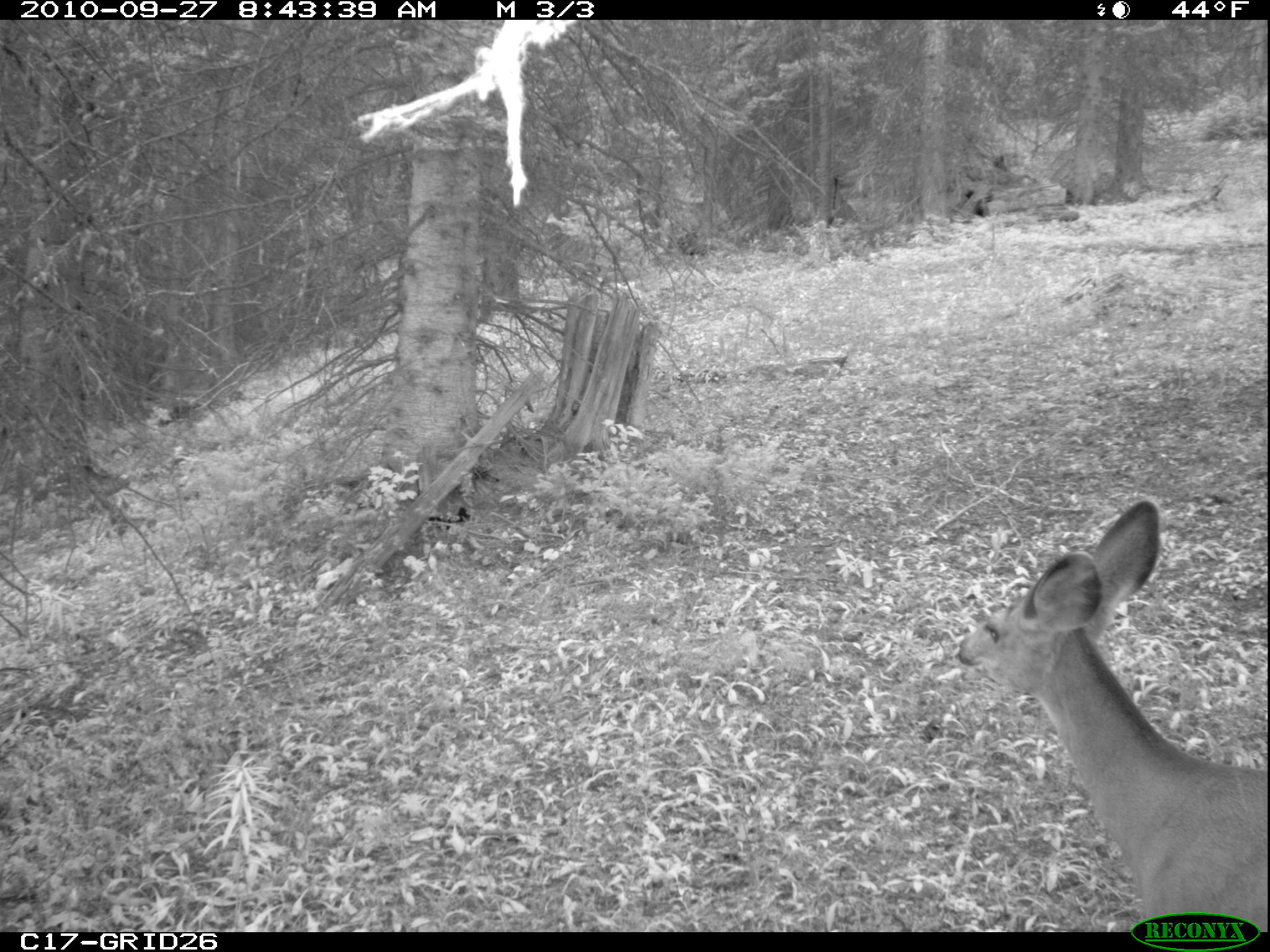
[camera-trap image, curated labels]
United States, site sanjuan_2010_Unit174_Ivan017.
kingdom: Animalia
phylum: Chordata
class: Mammalia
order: Artiodactyla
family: Cervidae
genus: Odocoileus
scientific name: Odocoileus hemionus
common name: mule deer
Odocoileus hemionus (mule deer).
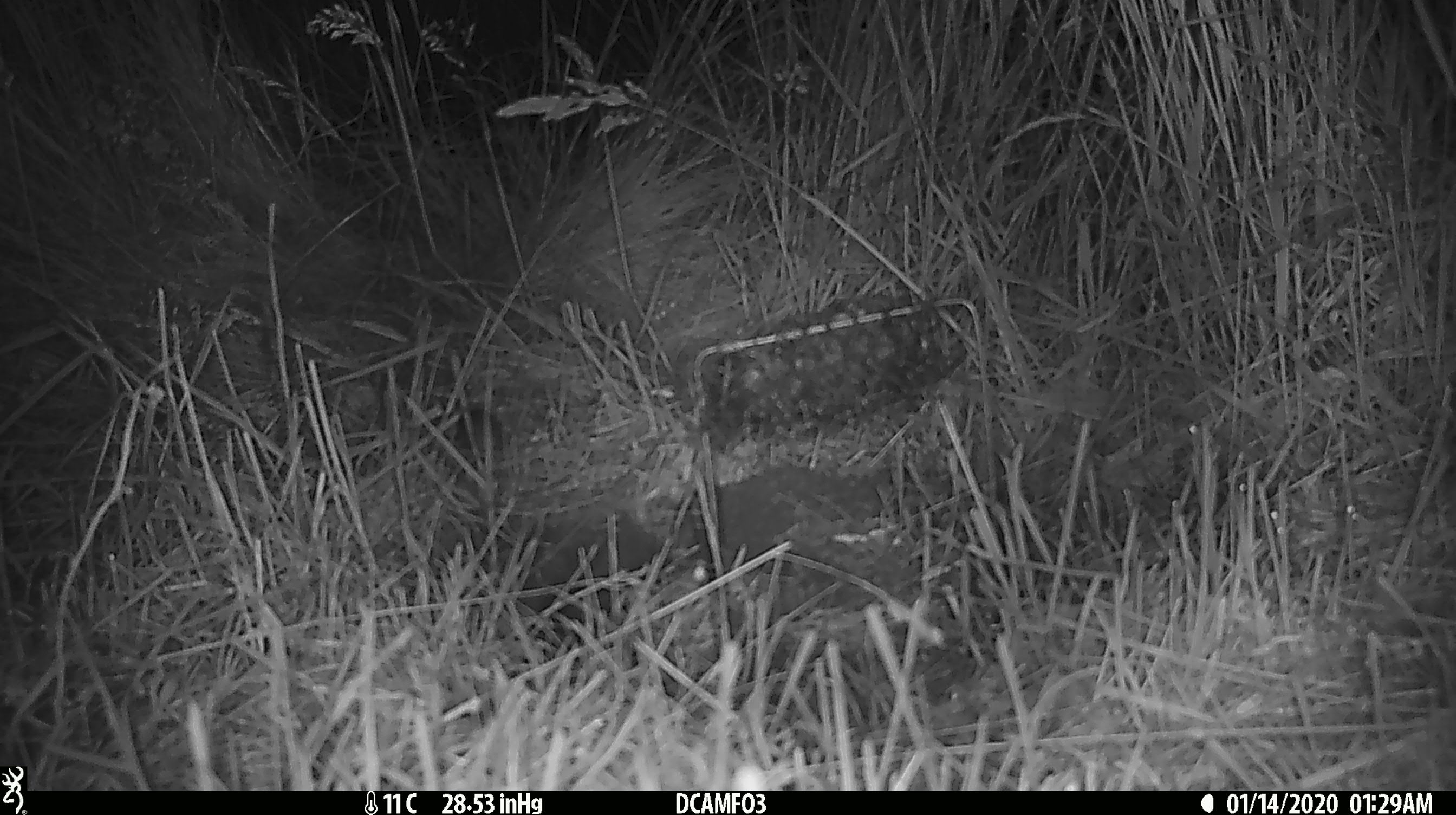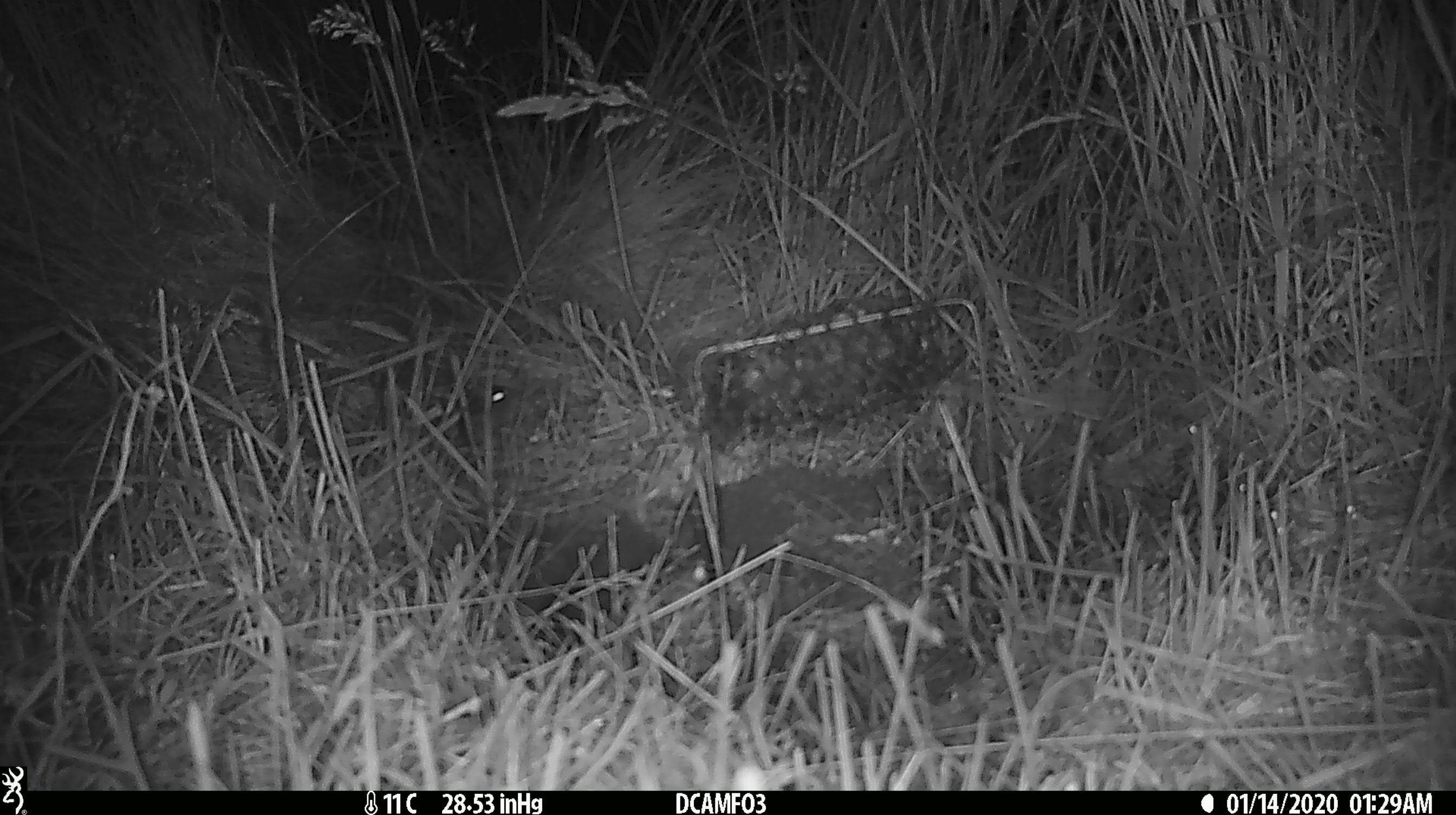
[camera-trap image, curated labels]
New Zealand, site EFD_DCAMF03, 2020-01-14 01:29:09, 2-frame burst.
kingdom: Animalia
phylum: Chordata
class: Mammalia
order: Rodentia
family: Muridae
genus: Mus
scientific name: Mus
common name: mouse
Mouse (Mus).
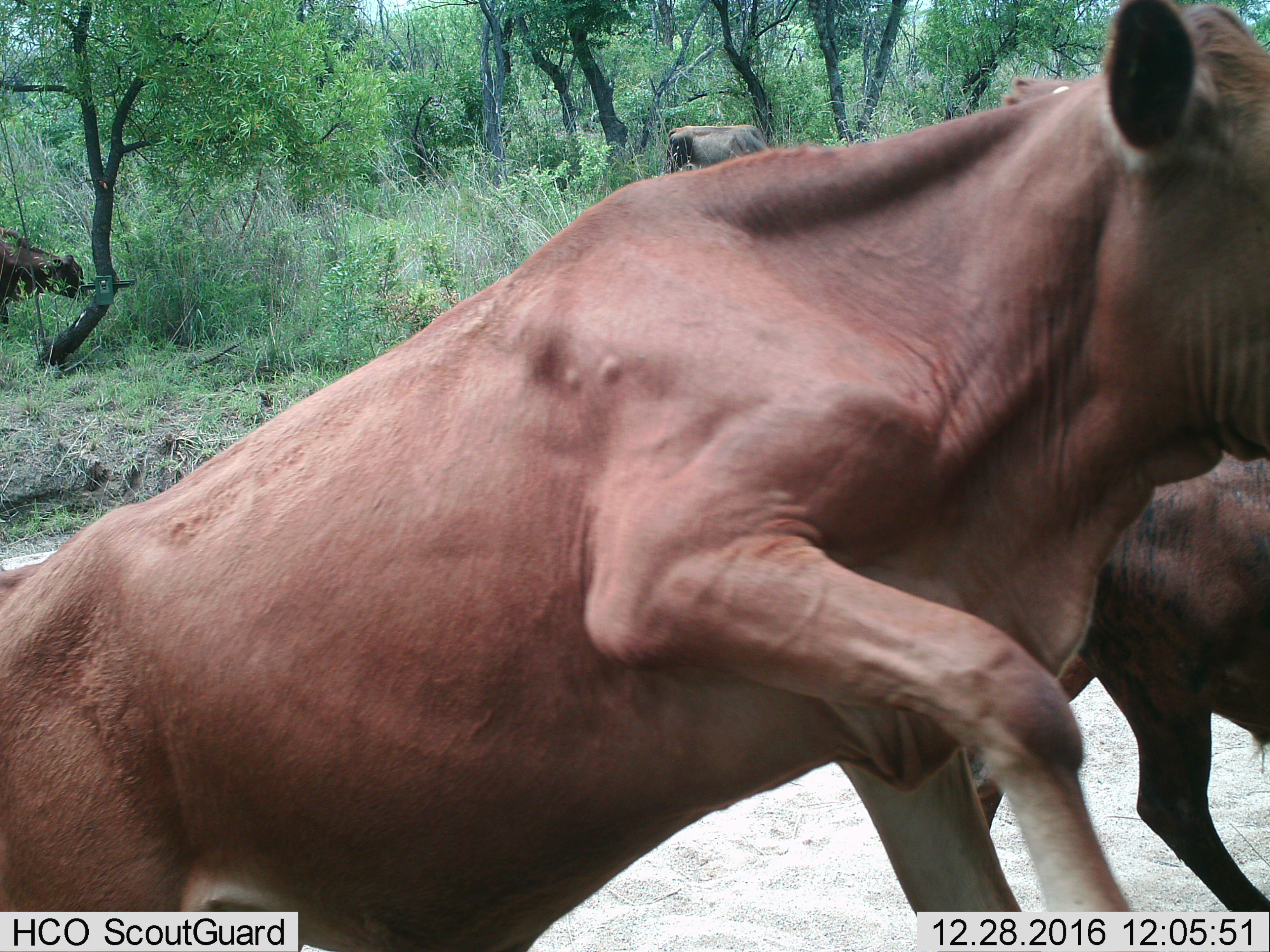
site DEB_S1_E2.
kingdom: Animalia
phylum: Chordata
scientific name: Vertebrata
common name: domestic animal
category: domesticanimal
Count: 4.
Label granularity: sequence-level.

Prompt: Your response should reproduce the entire listing verbatim, minus the pictures.

Output below:
[camera-trap image, curated labels]
United States, site sanjuan_2010_Unit174_Ivan017.
kingdom: Animalia
phylum: Chordata
class: Mammalia
order: Artiodactyla
family: Cervidae
genus: Odocoileus
scientific name: Odocoileus hemionus
common name: mule deer
Odocoileus hemionus (mule deer).
[camera-trap image, curated labels]
New Zealand, site EFD_DCAMF03, 2020-01-14 01:29:09, 2-frame burst.
kingdom: Animalia
phylum: Chordata
class: Mammalia
order: Rodentia
family: Muridae
genus: Mus
scientific name: Mus
common name: mouse
Mouse (Mus).
site DEB_S1_E2.
kingdom: Animalia
phylum: Chordata
scientific name: Vertebrata
common name: domestic animal
category: domesticanimal
Count: 4.
Label granularity: sequence-level.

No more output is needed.